Malheureusement, ce départ dans la vie n’est que trop souvent une brutale et douloureuse expulsion du "paradis". Parfois, c’est une plongée en enfer, dans la chambre de tortures de la salle d’accouchement. Ici, "en toute bonne foi", l’on torture un être vivant censé pouvoir devenir plus tard un homme ou une femme équilibré(e), sachant se diriger dans la vie. L’inconscient de l’enfant n’oubliera jamais cette expulsion et ce mauvais accueil. Avant d’être libéré de son confinement, il avait éprouvé de la joie et du plaisir : c’est, en quelque sorte, dans cet état d’humeur qu’il s’apprêtait à entrer dans la vie. Mais lorsque cet événement, accompagné d’une intense excitation, se termine en torture, l’enfant ne trouve rien, dans son répertoire phylogénétique, qui puisse lui en fournir une explication. Il ne pourra pas non plus analyser, conceptualiser cette monstrueuse expérience, car il n’a pas encore de pensée abstraite. L’enfant se sent livré à d’étranges forces qui le maltraitent, le tirent, le poussent, le pressent, le battent, le suspendent par les pieds. Il s’étrangle et s’étouffe. Pour pouvoir survivre à cette torture sans dommage, il n’y a qu’un seul moyen: son organisme s’anesthésie de lui-même. Si l’organisme ne disposait pas de cette possibilité, la trop forte douleur entraînerait des lésions organiques, voire la mort. Mais cette plongée dans l’insensibilisation n’empêche pas le corps d’emmagasiner dans l’inconscient les "données" nécessaires à l’individu pour sa survie. Ainsi, même des phénomènes périphériques (qui ne pourront recevoir qu’ultérieurement une identification et une interprétation) sont enregistrés avec beaucoup de précision, avant et après le "black-out". Entre-temps, le petit être torturé percevra confusément des objets et des silhouettes qui deviendront, par la suite, les supports de sa remémoration de l’événement. Si plus tard il travaille sur ses souvenirs, les informations ainsi stockées se montreront utiles. Mais s’il ne le fait pas, elles viendront, angoissants fantômes, hanter ses cauchemars, sèmeront la confusion dans sa vie quotidienne, provoqueront même parfois des troubles somatiques. Rien d’étonnant que, le corps ayant enregistré ce terrible traumatisme, l’événement devienne l’image même de l’enfer, reste déposé dans l’inconscient comme l’horreur suprême, et comme un signal d’alarme annonciateur de tortures mortelles.

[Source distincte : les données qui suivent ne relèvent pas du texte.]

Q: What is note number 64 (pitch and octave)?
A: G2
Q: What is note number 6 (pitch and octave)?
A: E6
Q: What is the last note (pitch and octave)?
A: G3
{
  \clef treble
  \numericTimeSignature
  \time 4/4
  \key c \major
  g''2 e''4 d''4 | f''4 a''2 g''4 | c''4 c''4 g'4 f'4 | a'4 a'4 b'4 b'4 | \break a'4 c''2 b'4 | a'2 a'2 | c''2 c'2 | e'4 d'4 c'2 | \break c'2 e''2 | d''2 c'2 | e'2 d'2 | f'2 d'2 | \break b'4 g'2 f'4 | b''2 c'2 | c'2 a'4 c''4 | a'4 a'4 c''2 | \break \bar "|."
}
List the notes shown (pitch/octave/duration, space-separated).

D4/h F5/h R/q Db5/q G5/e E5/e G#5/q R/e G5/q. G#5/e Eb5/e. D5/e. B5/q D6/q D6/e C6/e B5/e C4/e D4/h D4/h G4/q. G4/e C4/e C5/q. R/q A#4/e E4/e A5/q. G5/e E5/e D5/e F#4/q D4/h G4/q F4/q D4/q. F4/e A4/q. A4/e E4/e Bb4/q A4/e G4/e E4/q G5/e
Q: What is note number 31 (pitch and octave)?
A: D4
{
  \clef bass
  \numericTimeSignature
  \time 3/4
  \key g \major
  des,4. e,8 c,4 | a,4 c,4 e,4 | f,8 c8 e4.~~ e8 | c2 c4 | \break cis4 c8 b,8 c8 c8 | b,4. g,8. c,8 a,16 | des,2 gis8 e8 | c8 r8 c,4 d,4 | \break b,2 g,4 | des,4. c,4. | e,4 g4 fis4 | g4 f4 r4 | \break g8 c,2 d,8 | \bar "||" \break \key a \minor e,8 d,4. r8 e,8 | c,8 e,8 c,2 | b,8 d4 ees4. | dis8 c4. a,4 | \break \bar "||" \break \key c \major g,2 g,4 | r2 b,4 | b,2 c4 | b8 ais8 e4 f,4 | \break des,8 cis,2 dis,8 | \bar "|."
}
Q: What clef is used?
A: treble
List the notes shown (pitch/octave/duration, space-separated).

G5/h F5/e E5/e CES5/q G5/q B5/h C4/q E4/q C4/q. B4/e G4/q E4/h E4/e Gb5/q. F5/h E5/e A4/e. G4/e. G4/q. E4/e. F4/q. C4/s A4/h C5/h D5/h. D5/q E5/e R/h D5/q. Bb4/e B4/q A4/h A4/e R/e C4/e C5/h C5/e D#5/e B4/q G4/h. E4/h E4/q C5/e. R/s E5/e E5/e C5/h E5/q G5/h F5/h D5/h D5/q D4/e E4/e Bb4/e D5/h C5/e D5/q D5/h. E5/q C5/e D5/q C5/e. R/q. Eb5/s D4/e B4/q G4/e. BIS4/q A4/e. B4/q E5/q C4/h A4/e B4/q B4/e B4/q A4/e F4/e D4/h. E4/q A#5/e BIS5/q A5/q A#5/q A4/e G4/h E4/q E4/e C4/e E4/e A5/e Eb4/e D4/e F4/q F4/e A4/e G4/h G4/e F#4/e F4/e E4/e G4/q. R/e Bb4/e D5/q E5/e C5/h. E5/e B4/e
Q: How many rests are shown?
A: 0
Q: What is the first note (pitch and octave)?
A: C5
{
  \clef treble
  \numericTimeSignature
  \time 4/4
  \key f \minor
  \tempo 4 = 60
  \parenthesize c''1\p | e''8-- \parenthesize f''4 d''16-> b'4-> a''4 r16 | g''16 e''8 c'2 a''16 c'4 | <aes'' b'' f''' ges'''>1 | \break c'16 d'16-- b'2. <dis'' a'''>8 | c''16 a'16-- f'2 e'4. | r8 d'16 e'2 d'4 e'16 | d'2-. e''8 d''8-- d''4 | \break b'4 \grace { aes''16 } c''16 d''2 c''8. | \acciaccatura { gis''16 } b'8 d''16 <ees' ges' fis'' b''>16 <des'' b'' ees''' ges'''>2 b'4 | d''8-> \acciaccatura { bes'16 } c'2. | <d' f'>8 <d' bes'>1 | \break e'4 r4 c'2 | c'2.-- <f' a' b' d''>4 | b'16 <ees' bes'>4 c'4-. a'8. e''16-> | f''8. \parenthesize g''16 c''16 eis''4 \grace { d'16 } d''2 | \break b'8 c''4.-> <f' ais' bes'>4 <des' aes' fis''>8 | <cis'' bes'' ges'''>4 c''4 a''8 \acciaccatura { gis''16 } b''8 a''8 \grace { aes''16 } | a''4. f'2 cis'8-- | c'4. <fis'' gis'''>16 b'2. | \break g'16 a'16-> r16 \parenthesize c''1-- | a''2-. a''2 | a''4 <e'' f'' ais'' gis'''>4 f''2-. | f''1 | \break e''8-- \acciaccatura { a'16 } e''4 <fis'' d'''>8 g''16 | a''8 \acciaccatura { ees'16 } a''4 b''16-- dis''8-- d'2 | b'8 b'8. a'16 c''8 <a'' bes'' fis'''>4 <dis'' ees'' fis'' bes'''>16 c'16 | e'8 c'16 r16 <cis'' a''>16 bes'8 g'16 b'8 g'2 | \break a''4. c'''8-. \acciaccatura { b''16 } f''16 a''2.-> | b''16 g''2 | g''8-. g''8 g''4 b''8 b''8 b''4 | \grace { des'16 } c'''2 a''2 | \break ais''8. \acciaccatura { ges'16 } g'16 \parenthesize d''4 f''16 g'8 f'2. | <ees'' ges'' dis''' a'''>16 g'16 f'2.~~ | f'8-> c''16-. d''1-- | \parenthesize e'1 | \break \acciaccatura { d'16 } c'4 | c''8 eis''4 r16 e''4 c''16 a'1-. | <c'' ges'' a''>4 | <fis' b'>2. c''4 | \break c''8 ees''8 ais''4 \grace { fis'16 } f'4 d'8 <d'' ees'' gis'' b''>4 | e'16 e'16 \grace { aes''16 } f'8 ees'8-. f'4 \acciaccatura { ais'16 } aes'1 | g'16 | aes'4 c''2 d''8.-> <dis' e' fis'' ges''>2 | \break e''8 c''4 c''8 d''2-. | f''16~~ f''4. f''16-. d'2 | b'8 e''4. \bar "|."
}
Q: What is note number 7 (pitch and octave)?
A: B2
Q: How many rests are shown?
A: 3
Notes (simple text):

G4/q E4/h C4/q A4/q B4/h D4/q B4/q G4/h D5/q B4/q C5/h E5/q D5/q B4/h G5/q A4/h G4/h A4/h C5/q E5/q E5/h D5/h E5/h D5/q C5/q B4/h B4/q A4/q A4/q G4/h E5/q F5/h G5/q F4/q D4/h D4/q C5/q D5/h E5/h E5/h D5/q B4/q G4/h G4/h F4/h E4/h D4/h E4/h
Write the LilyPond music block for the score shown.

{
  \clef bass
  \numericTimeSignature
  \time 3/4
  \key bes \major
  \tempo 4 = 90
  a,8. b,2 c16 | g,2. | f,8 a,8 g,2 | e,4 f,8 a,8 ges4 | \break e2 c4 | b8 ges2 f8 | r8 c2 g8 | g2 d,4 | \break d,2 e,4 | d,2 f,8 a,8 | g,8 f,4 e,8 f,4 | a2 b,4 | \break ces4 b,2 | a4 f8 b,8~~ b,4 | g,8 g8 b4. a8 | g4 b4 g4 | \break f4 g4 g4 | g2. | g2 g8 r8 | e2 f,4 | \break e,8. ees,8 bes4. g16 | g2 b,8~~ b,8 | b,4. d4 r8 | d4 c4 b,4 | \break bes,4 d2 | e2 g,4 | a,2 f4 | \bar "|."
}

Imaginez qu’un médecin arrache un nourrisson de son berceau, l’attrape par les pieds, le laisse ainsi suspendu et le frappe. On le considérerait, y compris dans notre culture, comme un fou et un danger public. Mais traiter de la sorte un petit être humain quelques jours plus tôt, à sa naissance, passe pour une indication médicale. Or c’est le moment où le système nerveux central humain est le plus sensible, et le plus capable d’apprentissage. Après la naissance, nous devenons pour ainsi dire de jour en jour plus oublieux, parce que nous devons recueillir et assimiler de plus en plus d’impressions. Le nouveau-né n’a pas encore d’autre expérience du monde extérieur que ce qui lui a été transmis dans le ventre de sa mère. Il est stupéfiant de voir que l’on traite avec aussi peu de scrupules et de ménagements le petit humain au moment de sa vie où il est le plus sensible et le plus vulnérable.